Task to carry out: Go through the lines below and count those that contain "family"; the number is all that should be returned.

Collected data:

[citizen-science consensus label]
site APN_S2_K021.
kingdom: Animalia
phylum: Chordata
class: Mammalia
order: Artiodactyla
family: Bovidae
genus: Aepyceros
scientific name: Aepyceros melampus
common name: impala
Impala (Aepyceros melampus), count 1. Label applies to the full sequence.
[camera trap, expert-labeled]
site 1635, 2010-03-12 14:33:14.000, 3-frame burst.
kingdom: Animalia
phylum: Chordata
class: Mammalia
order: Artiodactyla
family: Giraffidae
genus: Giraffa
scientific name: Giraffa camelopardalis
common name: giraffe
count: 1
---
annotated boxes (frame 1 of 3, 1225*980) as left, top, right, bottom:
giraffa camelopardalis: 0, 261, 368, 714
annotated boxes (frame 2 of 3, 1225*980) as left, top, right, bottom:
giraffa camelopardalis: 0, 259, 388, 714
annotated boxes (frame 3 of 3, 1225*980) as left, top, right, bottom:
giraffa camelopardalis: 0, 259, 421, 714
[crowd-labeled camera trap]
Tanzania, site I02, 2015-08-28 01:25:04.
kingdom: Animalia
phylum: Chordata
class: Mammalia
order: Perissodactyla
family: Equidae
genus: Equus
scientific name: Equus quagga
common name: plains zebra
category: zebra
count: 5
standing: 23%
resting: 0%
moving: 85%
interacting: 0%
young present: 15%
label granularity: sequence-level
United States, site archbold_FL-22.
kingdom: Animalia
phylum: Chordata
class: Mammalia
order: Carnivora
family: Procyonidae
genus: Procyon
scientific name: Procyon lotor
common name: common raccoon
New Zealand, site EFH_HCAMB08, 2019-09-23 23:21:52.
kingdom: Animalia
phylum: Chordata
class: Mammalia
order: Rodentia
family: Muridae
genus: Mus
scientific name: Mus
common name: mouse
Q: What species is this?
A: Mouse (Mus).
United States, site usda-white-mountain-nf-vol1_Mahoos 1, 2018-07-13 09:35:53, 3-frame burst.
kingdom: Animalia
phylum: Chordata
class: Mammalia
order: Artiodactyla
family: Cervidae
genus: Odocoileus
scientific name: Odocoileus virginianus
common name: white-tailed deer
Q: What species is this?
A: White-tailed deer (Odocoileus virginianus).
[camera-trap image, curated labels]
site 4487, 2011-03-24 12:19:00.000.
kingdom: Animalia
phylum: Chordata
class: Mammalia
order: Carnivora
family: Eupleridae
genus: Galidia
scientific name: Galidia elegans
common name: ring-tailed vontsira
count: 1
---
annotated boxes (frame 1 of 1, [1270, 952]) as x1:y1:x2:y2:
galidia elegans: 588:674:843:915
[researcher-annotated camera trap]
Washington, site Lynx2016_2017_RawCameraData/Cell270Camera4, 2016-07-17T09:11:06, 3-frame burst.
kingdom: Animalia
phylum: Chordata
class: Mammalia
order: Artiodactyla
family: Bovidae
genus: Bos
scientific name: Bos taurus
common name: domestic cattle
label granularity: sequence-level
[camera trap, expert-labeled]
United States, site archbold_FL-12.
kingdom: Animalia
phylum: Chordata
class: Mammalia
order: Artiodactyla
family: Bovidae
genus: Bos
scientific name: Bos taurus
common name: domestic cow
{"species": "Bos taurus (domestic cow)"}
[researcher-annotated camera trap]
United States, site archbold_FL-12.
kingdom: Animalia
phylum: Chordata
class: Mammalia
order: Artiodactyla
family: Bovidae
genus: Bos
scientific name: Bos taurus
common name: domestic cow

Result of the exercise: 10